Auszug aus den Erwägungen:

                           Aus den Erwägungen:

Erwägung 1

  1.  Beim angefochtenen Rückweisungsentscheid handelt es sich um einen Vor-
oder Zwischenentscheid im Sinne von Art. 93 des Bundesgesetzes vom 17. Juni
2005 über das Bundesgericht (BGG; SR 173.110; BGE 133 V 477 E. 4.2 S. 481).
Die Beschwerde ist somit zulässig, wenn er - alternativ - einen nicht wieder
gutzumachenden Nachteil bewirken kann (Abs. 1 lit. a) oder wenn die
Gutheissung der Beschwerde sofort einen Endentscheid herbeiführen und damit
einen bedeutenden Aufwand an Zeit oder Kosten für ein weitläufiges
Beweisverfahren ersparen würde (Abs. 1 lit. b). Der zweite Tatbestand

spielt hier keine Rolle. Ein Urteil des Bundesgerichts über den Anspruch auf
unentgeltliche Rechtspflege für das Einspracheverfahren sowie die Höhe der
Parteientschädigung für das kantonale Verfahren und damit zusammenhängend
der Entschädigung für die unentgeltliche Verbeiständung führte nicht sofort
zu einem Endentscheid in der Sache.

Erwägung 2

  2.

  2.1  Ein im Sinne von Art. 93 Abs. 1 lit. a BGG nicht wieder
gutzumachender Nachteil ist rechtlicher Natur und auch mit einem für die
Beschwerde führende Partei günstigen Endentscheid nicht oder nicht
vollständig behebbar (Urteile 4A_85/2007 vom 11. Juni 2007, E. 3.1, und
4A_92/2007 vom 8. Juni 2007, E. 2 mit Hinweis auf die im Zusammenhang
anwendbare Rechtsprechung zu Art. 87 Abs. 2 aOG gemäss BGE 126 I 97 E. 1b S.
100). Die Rückweisung der Sache an die Verwaltung zu ergänzender oder
weiterer Abklärung und neuer Entscheidung bewirkt in der Regel keinen im
Sinne von Art. 93 Abs. 1 lit. a BGG nicht wieder gutzumachenden Nachteil
(BGE 133 V 477 E. 5.2.1 und 5.2.2 S. 483 sowie Urteil des Eidg.
Versicherungsgerichts I 126/07 vom 6. August 2007, E. 1.2).

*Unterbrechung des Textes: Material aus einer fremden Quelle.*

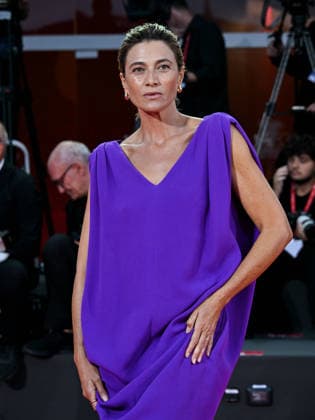 IPA88321356 - Venice, 83rd Venice International Film Festival 2026 - Night 8. Red Carpet for the film UN BON PETIT SOLDAT. Pictured: Anna Foglietta  Copyright: xManuelexMangiarottix xPoolxPhotoxEventsx08x IPA88321356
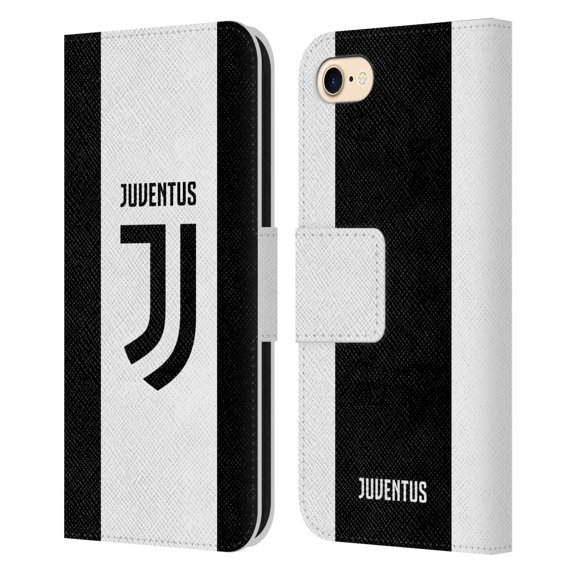 Head Case Designs Officially Licensed Juventus Football Club 2017/18 Race Kit Home Leather Book Wallet Case Cover Compatible with Apple iPhone 7 / 8 / SE 2020 & 2022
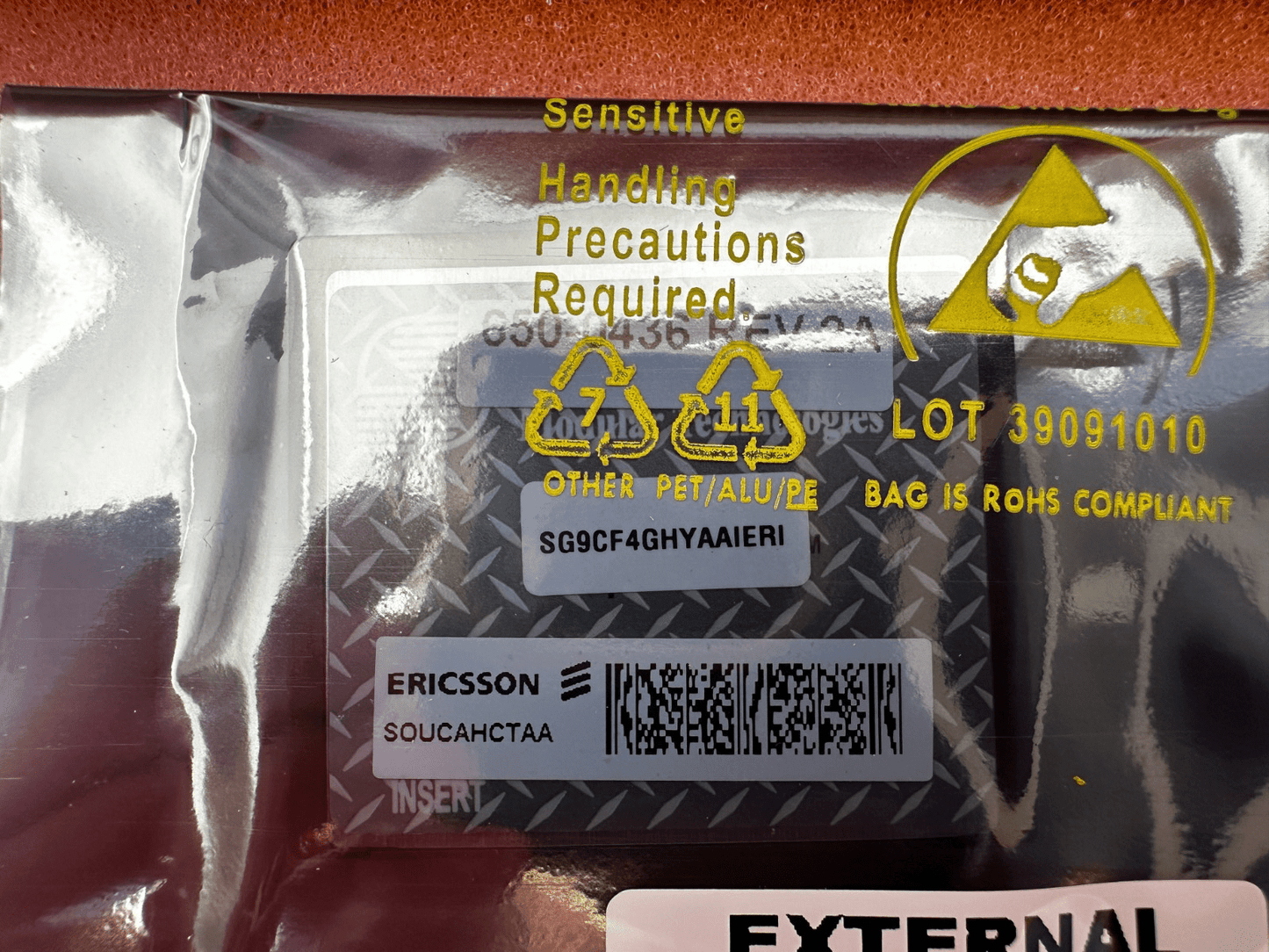 ERICSSON KDR109243/1 COMPACT FLASH 4G - KLR Automation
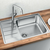 BLANCO Lemis XL 6 S-IF Sudopera, 780x500,  Sa sifonom, Inox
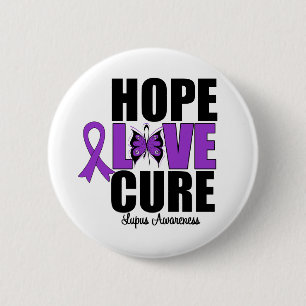 Badge Rond 5 Cm Traitement d'amour d'espoir de lupus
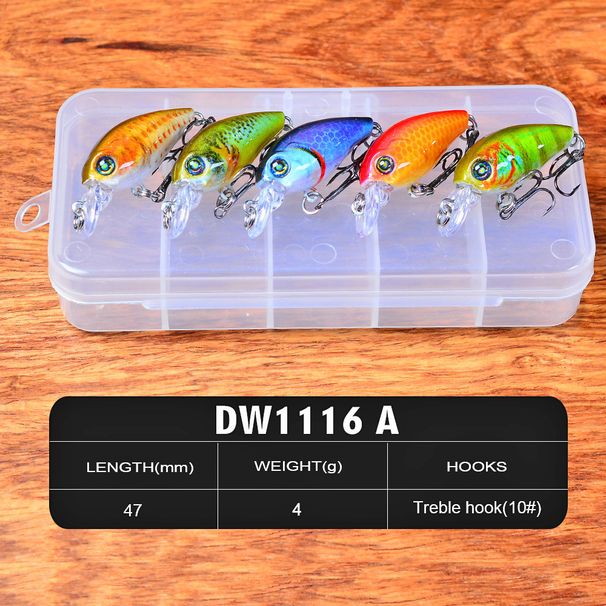 Lure Rockfish 10 Pieces Popper Fishing Bait PP Box Set Multiple Styles_desvips.com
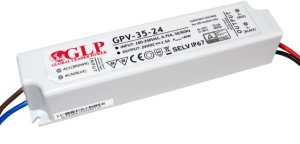 GPV-35-36 Zasilacz impulsowy do LED 35W 36V/1A, IP67 hermetyczny 1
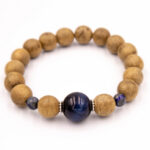 Chuỗi hạt Trầm Huơng 10ly phối Ngọc Lưu Ly (Lapis Lazuli) và Sodalite - Ảnh 3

  Die Regelung der Kosten- und Entschädigungsfolgen in einem
Rückweisungsentscheid stellt ebenfalls einen Vor- oder Zwischenentscheid im
Sinne von Art. 93 BGG dar. Auch insofern ist der nicht wieder gutzumachende
Nachteil zu verneinen, da über die Verteilung der Gerichts- und Parteikosten
nicht befunden werden kann, ohne vorfrageweise die Begründetheit der
Rückweisung zu prüfen, was unzulässig ist (BGE 122 I 39 E. 1a/aa S. 41 mit
Hinweisen; vgl. auch BGE 131 III 404 E. 3.3 S. 407).

  2.2  Im Lichte dieser Grundsätze ist die Beschwerde unzulässig, soweit die
Höhe der Parteientschädigung für das kantonale Verfahren beanstandet und
gerügt wird, der vorinstanzliche Rückweisungsentscheid hätte kostenmässig
als vollständiges und nicht nur teilweises Obsiegen behandelt werden müssen.
Von dieser Frage wiederum hängt die Höhe einer allfälligen Entschädigung für
die unentgeltliche Verbeiständung ab. Auf die diesbezüglichen Rügen in der
Beschwerde kann daher ebenfalls nicht eingetreten werden. Daran ändert
nichts, dass das Honorar für die unentgeltliche Verbeiständung dem
Rechtsvertreter der Beschwerdeführerin persönlich zusteht (BGE 110 V 360 E.
2 S. 363; vgl. auch BGE 122 I 322

E. 3b S. 325). Schliesslich ist ein im Sinne von Art. 93 Abs. 1 lit. a BGG
nicht wieder gutzumachender Nachteil auch in Bezug auf die verweigerte
unentgeltliche Verbeiständung für das Einspracheverfahren zu verneinen.
Dieses Verfahren ist bereits abgeschlossen und der Rechtsvertreter hat seine
Arbeit bereits getan.

  Es droht somit nicht die Gefahr, dass die Beschwerdeführerin durch die
Verweigerung der unentgeltlichen Verbeiständung ihre Rechte nicht wahrnehmen
kann, sondern es geht nur noch um die nachträglich zu beantwortende Frage,
von wem der Rechtsanwalt honoriert wird. Das im Rückweisungsurteil
Entschiedene wird mit Bezug auf die verweigerte unentgeltliche Rechtspflege
für das Einspracheverfahren sowie die Höhe der Parteientschädigung und damit
zusammenhängend des Honorars für die unentgeltliche Verbeiständung im
vorinstanzlichen Verfahren durch Beschwerde gegen den Endentscheid
anfechtbar sein (Art. 93 Abs. 3 BGG). Gelangt der Streit nicht mehr vor das
kantonale Gericht, beispielsweise wenn die IV-Stelle auf Grund der
Ergebnisse der weiteren Abklärungen voll zu Gunsten der Versicherten
entscheidet, kann gegen deren Verfügung oder Einspracheentscheid direkt
Beschwerde in öffentlich-rechtlichen Angelegenheiten beim Bundesgericht
erhoben und können die betreffenden Punkte gerügt werden (vgl. BGE 122 I 39
E. 1a/bb S. 42 f. mit Hinweis).

  2.3  Die Beschwerde ist somit unzulässig und darauf ist nicht einzutreten.